- Given a monad $M:C\to C$ we can construct a cobar resolution from it directly as a functor $\Delta\to [C,C]$
- Given a DG-coalgebra $(C,d)$ we can construct a cobar resolution $\Omega C$ of it as follows: $\Omega C = T(s^{-1}\bar C)$ here $s^{-1}$ is a desuspension and $\bar C$ is a coaugmentation ideal of $C$ with differential $d_{\Omega}(s^{-1} c)=-s^{-1}d(c)+(s^{-1}\otimes s^{-1})\bar\Delta(c)$, here $\bar\Delta$ is a reduced comultiplication.

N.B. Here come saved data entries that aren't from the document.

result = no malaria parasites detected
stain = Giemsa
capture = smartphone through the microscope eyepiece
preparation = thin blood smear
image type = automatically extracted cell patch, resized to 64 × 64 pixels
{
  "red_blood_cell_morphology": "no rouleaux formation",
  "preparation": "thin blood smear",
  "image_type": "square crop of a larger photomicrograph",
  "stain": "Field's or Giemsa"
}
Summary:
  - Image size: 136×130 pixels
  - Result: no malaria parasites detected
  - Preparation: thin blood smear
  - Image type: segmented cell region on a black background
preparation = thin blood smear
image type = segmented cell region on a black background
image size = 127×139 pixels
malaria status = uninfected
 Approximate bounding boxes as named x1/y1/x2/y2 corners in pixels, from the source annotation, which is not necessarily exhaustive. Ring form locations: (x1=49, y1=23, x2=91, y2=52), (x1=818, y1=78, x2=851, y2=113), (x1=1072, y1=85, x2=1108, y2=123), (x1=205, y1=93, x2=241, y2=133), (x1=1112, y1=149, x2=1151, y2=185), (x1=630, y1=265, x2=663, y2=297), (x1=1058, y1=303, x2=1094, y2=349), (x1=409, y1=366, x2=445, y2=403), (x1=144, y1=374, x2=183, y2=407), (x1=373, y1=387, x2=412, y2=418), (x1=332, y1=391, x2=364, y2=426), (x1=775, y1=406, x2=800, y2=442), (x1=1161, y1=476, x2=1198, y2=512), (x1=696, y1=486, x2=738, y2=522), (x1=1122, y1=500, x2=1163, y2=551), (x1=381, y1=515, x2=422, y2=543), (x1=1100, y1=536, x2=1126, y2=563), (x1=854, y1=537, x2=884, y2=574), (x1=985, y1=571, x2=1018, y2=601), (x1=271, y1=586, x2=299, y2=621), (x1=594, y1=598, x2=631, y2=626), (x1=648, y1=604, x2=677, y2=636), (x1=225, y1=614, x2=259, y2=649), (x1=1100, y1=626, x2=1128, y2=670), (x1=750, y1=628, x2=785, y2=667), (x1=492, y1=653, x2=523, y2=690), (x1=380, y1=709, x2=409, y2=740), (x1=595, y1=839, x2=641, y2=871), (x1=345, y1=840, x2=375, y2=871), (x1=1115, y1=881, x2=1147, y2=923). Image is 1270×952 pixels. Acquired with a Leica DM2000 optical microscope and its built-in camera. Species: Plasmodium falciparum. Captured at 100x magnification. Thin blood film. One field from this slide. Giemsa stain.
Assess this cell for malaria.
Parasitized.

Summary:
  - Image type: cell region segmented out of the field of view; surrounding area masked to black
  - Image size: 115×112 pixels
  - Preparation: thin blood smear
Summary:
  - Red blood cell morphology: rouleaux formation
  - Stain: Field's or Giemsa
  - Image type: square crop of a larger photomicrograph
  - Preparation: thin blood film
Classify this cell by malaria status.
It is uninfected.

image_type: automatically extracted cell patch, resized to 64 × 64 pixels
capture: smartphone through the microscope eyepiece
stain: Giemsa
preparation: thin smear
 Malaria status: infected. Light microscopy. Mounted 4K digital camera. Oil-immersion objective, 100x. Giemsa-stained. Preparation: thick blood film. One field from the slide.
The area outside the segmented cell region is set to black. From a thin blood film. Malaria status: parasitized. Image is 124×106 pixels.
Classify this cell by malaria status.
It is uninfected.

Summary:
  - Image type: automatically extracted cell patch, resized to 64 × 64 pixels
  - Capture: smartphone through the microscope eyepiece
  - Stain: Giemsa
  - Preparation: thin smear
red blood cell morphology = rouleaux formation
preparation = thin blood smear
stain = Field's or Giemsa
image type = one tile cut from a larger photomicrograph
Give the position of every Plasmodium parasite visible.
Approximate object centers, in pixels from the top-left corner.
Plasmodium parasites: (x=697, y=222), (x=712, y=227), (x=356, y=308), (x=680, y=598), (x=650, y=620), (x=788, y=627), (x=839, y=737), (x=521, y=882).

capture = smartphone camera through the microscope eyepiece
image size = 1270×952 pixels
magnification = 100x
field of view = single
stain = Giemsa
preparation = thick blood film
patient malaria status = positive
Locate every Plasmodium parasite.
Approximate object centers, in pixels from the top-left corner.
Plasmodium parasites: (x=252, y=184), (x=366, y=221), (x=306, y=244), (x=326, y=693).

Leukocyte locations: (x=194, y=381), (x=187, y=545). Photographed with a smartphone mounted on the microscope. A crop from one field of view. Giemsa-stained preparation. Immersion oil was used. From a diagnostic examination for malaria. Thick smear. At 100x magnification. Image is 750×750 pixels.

I'm trying to understand how to get (2) from (1). We start with monad $\bar C\otimes (-)\circ U$ on $\bar C$-comodules ($U$ is a forgetful functor), take corresponding cobar construction, evaluate it at the ground ring and normalize it, we got a cochain complex with $\bar C^{\otimes n}$ in dimension $n$. We can sum it up and get a tensor algebra, desuspension comes from putting degree shifting under tensor products. Is this correct? Now I have troubles with understanding $d_{\Omega}$. I can vaguely understand that comultiplication part comes from cochain differential, but have no ideas where from $-s^{-1}d$ part comes from. Multiplication on $\Omega C$ comes from multiplication on tensor algebra, but is there a way to see it from cobar resolution directly? Appreciate any help.